> _The task_
Copy the part of the passage on global corporate law that begins at the words "The Global Corporate" and stops after "at all levels.". Keep every word the same.

> _Selected text_
- - -

The Global Corporate Law brings together those exploring the company regulation from around the globe. In the present era of de-globalisation, policy-makers have been either slow, reluctant or unwilling to recognise the importance of global exchanges. Following the disruption to supply chains in the wake of Brexit and now the conflict in Ukraine, there is now widespread acknowledgement that commerce is global in nature. Yet, the international commercial exchanges are not themselves new. Companies have long looked to new markets to expand and entrepreneurs have built new customer bases overseas since time immemorial. Traders have often sought finance, agents or intermediaries to facilitate the sale of goods. Law, of course, influences the terms of commercial transactions at all levels.

- - -

> _Data extract_
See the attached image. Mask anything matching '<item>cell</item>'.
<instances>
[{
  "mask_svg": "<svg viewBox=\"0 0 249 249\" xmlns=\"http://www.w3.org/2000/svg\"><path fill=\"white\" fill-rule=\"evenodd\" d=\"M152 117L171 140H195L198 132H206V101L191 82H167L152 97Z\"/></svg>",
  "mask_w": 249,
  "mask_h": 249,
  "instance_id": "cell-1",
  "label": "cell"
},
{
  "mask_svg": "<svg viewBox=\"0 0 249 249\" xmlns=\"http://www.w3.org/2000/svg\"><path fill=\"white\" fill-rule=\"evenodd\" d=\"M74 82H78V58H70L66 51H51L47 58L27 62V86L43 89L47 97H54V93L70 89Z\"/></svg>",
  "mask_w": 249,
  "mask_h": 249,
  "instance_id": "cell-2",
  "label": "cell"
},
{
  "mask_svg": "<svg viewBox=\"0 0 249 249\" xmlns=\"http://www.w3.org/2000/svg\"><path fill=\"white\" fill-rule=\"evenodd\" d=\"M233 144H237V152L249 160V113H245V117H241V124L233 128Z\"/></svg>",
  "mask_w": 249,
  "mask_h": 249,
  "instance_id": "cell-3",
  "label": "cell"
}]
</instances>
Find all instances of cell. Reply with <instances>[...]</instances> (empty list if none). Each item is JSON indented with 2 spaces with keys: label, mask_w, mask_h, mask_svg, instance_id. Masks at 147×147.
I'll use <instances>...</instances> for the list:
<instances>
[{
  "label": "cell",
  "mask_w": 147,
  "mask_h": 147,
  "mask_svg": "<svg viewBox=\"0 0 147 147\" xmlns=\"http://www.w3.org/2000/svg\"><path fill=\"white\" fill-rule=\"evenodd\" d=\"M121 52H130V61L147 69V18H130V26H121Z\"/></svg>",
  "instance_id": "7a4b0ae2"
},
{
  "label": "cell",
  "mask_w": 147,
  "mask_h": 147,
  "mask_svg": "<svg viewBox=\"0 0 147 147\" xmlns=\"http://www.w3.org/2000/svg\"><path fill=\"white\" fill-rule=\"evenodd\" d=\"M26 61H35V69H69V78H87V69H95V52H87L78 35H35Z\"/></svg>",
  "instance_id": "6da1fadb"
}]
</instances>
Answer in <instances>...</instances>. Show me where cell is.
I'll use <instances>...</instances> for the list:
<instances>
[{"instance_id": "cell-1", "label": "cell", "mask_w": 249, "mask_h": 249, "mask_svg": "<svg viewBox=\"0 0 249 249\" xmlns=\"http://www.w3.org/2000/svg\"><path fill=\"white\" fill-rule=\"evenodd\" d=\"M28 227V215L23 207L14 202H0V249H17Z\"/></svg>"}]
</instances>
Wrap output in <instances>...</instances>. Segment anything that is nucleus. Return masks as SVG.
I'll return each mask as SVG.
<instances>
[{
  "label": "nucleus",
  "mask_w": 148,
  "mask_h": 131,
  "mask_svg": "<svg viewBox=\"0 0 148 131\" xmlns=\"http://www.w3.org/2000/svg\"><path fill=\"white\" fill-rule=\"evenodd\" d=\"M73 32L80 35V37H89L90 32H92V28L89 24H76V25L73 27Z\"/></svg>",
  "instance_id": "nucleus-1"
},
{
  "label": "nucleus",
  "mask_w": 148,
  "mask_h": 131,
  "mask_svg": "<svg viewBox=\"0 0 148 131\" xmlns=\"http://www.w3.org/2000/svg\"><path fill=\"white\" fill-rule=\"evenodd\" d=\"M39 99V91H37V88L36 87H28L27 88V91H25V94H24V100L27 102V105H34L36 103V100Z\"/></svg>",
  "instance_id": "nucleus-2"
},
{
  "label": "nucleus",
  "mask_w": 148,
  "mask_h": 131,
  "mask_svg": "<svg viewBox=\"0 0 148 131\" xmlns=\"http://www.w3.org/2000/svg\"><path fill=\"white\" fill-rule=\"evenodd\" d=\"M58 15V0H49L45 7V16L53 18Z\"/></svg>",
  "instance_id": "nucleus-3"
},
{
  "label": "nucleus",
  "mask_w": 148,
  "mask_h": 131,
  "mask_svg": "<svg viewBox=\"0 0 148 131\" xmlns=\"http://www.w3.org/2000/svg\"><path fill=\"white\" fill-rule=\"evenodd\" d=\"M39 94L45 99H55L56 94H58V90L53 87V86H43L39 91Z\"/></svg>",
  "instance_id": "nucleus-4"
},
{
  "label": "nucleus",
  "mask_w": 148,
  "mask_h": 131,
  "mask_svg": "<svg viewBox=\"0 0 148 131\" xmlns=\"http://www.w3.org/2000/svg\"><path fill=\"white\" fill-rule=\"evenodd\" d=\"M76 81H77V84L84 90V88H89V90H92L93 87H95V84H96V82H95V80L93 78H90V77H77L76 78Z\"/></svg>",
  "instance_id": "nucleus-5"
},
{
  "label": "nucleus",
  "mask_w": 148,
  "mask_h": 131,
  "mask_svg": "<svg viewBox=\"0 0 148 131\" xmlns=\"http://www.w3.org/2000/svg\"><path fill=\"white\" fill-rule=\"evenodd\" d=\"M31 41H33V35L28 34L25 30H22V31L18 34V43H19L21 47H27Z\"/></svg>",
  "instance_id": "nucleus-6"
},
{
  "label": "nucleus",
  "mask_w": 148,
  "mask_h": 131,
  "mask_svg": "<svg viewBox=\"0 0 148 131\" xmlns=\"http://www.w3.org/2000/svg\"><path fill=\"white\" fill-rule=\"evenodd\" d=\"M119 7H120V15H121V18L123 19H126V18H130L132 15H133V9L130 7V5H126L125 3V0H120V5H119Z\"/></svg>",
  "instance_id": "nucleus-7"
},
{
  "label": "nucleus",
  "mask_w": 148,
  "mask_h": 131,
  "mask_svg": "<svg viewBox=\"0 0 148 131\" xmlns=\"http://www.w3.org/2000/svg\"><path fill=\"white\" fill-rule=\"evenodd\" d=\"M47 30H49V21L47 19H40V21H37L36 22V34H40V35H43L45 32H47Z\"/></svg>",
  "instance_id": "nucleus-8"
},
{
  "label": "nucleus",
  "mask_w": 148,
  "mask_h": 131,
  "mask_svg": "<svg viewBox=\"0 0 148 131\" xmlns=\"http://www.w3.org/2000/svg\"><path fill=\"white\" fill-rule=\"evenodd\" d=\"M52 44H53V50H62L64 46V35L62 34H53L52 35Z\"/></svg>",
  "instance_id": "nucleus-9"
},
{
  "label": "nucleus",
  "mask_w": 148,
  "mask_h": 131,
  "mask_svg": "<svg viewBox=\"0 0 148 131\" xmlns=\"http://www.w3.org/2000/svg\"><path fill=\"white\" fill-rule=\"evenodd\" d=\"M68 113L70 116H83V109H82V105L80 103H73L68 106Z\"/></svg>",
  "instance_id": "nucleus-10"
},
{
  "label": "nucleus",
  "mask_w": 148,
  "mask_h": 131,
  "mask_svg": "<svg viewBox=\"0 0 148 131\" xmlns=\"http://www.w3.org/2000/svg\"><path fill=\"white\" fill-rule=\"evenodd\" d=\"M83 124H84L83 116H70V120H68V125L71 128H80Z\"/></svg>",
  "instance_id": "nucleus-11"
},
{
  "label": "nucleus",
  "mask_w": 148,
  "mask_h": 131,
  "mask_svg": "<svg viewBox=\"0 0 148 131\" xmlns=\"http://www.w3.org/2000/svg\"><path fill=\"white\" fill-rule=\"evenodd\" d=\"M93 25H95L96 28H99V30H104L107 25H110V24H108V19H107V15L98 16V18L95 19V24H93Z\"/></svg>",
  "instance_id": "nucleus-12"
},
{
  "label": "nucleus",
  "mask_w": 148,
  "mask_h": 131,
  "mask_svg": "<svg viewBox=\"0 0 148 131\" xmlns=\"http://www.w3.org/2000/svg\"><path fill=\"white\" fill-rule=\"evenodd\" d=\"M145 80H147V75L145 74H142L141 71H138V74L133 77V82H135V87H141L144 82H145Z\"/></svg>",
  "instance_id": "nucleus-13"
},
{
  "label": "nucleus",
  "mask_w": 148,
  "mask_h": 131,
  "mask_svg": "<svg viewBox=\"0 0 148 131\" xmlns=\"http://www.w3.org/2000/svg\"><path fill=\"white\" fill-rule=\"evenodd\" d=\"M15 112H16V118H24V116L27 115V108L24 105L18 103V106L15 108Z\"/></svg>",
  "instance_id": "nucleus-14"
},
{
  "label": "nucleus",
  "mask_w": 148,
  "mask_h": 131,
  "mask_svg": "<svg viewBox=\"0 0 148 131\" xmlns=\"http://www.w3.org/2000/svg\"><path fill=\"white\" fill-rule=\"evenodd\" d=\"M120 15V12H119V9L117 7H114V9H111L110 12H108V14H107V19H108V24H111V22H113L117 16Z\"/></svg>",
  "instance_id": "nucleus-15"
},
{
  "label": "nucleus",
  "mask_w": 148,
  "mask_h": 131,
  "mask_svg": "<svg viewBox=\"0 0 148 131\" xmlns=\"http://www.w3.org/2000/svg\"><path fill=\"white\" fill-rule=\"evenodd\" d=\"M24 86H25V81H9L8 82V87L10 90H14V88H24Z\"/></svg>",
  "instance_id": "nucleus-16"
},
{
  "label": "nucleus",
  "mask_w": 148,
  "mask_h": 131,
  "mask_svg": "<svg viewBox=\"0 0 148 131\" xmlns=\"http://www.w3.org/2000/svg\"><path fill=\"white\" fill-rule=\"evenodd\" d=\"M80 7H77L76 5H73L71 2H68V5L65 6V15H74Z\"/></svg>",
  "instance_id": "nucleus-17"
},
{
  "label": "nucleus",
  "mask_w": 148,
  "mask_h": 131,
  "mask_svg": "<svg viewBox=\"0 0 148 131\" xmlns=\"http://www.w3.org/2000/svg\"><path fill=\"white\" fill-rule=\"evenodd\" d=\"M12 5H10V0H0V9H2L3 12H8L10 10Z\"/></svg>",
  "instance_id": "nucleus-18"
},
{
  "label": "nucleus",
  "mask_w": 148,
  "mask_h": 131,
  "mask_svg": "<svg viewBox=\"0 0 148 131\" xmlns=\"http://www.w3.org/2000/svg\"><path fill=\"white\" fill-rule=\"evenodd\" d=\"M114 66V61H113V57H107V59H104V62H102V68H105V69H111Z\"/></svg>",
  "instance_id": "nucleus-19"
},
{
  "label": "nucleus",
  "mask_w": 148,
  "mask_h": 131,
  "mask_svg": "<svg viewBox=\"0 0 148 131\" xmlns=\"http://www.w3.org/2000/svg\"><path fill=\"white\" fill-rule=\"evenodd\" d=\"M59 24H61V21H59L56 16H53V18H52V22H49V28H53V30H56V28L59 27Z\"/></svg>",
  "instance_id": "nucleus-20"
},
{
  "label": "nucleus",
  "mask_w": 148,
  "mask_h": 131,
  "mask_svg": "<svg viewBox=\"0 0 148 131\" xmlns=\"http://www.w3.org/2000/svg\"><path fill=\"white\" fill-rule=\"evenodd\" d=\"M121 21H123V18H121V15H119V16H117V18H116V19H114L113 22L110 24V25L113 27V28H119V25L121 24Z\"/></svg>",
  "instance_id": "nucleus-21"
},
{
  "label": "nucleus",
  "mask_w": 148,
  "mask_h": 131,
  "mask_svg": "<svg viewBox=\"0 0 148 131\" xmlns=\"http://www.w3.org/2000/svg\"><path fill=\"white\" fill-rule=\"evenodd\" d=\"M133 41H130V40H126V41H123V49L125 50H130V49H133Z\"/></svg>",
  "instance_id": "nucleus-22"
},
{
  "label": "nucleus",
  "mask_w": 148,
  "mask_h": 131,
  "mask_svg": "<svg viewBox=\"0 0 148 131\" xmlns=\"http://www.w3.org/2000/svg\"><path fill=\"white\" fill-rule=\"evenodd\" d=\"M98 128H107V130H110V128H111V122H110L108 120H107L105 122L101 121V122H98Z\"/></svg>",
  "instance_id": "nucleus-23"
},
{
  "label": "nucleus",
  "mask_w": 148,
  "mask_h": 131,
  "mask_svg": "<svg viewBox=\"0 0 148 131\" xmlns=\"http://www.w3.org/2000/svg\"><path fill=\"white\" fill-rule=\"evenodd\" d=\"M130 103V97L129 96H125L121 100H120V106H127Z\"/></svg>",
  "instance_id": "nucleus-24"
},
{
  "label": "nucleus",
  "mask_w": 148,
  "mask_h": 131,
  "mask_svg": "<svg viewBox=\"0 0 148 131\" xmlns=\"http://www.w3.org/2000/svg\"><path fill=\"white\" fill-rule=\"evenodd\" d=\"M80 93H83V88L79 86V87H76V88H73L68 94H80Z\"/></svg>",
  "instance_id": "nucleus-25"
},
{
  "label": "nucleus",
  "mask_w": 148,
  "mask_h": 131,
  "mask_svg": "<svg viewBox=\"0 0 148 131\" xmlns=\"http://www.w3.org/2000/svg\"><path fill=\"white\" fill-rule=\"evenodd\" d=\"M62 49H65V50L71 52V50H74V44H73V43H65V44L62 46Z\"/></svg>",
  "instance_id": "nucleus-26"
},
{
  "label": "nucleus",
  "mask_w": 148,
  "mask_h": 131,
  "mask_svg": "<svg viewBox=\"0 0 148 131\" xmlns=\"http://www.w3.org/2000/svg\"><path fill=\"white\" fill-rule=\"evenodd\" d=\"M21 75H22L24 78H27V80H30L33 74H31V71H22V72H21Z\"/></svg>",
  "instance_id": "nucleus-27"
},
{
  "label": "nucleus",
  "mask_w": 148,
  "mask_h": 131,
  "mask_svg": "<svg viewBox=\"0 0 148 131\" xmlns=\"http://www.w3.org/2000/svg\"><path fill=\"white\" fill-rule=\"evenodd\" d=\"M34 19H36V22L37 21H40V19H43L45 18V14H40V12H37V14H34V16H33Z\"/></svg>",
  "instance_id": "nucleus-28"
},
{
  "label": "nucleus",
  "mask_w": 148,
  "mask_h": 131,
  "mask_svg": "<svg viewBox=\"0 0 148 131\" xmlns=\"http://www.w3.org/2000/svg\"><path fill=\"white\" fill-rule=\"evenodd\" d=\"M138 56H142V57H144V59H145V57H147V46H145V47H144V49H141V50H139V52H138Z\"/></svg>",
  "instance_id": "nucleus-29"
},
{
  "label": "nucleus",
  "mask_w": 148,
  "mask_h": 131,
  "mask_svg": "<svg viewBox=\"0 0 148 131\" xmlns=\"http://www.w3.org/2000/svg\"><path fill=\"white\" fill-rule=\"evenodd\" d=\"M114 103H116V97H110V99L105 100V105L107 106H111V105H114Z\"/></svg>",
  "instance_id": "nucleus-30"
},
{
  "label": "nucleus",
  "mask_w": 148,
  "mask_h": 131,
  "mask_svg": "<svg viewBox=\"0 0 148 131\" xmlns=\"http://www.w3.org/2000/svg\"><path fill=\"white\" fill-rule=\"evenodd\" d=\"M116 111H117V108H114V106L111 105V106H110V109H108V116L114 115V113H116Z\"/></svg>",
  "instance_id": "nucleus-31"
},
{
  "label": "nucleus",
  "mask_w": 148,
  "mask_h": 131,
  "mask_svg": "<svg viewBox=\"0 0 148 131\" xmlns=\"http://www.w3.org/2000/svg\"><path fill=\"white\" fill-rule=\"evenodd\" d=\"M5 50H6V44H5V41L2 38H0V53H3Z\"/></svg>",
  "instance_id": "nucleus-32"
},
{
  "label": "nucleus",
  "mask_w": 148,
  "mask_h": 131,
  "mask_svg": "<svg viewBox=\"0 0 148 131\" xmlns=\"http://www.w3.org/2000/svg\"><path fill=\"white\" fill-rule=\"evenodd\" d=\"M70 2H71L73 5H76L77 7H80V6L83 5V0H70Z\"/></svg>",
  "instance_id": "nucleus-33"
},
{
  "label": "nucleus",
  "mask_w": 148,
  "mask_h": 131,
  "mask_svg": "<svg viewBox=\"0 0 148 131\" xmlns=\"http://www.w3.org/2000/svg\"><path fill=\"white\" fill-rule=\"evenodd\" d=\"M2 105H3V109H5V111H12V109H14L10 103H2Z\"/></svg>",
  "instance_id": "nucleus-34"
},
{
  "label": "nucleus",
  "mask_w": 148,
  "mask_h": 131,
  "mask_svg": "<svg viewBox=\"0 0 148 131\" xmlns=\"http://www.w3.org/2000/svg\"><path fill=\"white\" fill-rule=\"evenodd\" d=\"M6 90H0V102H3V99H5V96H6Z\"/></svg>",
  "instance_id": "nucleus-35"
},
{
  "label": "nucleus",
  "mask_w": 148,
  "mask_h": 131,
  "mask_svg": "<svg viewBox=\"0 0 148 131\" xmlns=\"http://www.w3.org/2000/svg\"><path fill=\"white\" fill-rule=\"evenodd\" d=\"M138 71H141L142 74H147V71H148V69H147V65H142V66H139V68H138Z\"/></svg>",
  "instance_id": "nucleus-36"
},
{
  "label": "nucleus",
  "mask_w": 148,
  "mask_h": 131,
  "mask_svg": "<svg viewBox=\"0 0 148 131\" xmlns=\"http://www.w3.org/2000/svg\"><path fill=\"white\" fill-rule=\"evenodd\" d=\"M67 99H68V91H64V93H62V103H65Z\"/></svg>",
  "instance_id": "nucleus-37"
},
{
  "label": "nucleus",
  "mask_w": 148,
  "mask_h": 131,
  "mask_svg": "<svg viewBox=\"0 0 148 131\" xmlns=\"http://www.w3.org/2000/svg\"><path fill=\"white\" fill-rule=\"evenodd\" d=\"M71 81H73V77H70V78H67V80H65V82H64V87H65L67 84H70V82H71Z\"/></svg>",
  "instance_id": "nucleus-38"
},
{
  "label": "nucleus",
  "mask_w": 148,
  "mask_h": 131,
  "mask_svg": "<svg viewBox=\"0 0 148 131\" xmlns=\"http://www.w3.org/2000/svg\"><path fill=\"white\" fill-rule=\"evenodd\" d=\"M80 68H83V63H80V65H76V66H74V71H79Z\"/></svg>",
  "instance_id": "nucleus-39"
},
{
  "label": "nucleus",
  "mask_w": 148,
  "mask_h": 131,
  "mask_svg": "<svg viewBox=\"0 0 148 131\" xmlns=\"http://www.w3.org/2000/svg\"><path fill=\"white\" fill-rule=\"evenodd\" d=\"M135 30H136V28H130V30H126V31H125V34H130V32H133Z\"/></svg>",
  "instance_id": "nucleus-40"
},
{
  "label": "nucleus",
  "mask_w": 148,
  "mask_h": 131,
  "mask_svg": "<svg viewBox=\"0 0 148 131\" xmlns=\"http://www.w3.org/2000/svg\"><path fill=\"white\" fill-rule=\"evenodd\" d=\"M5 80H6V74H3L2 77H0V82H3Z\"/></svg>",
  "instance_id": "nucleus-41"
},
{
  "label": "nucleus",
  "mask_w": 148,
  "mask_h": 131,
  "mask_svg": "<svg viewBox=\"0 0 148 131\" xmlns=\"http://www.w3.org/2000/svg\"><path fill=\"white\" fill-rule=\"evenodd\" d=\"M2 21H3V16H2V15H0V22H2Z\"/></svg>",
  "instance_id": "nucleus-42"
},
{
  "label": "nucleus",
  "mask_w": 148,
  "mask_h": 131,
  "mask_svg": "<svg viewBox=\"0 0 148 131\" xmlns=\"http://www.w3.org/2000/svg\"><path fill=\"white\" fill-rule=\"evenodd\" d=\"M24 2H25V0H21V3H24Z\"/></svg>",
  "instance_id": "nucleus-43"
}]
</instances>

- - -

> _Answer below_
The Global Corporate Law brings together those exploring the company regulation from around the globe. In the present era of de-globalisation, policy-makers have been either slow, reluctant or unwilling to recognise the importance of global exchanges. Following the disruption to supply chains in the wake of Brexit and now the conflict in Ukraine, there is now widespread acknowledgement that commerce is global in nature. Yet, the international commercial exchanges are not themselves new. Companies have long looked to new markets to expand and entrepreneurs have built new customer bases overseas since time immemorial. Traders have often sought finance, agents or intermediaries to facilitate the sale of goods. Law, of course, influences the terms of commercial transactions at all levels.